Se esistono due alimenti che difficilmente mancano sulle tavole degli Italiani, sono sicuramente il pane e la pasta. Tra i prodotti alla base della dieta mediterranea, da dieci anni Patrimonio Intangibile dell’Umanità, a pranzo o a cena almeno una volta al giorno consumiamo ormai abitualmente questi cibi.

Ma fino a 30 o 20 anni fa, per il costo maggiore in rapporto agli stipendi dell’epoca, non era assolutamente scontato trovarli nelle dispense. Se quel rapporto fosse rimasto lo stesso, oggi pane e pasta avrebbero un prezzo che difficilmente reputeremmo democratico e popolare.

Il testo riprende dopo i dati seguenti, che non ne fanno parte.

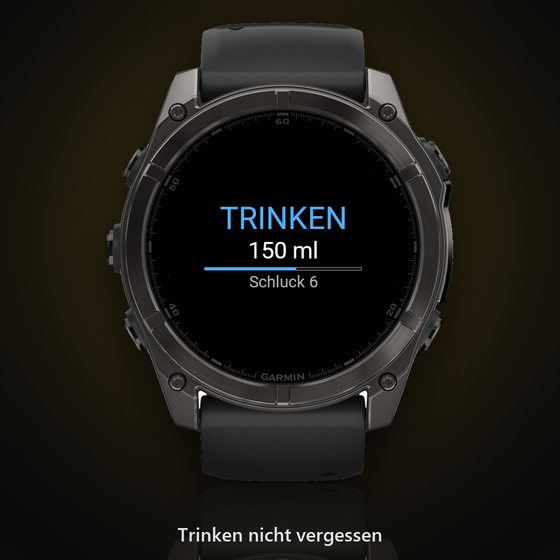 Peakflow Fuel screenshot 3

Consultando gli archivi dell’Osservatorio Food, emerge che nel 1970 un chilo di pane costava 725 lire e la stessa quantità di pasta 850 lire. Nello stesso periodo un impiegato di terzo livello guadagnava 130 mila lire e una maestra 60 mila lire. Oggi il pane costa 2,5 euro (pari a circa 5.000 vecchie lire) e la pasta in promozione rimane sotto l’euro (per circa 2.000 lire). Un impiegato percepisce uno stipendio medio di 1.300 euro al mese (2,6 milioni di lire) e una maestra 1.600 euro (3,2 milioni di lire).

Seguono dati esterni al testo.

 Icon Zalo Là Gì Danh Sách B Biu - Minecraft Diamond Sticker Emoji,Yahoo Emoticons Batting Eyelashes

Dati alla mano, due proporzioni ci permettono di comprendere come, in rapporto agli stipendi attuali, questi alimenti siano diventati decisamente più accessibili. Tra i motivi che hanno permesso la maggiore circolazione di questi prodotti, secondo l’Osservatorio Food: la superiore efficienza della distribuzione moderna, il moltiplicarsi della concorrenza e la scomparsa dei cartelli sul mercato.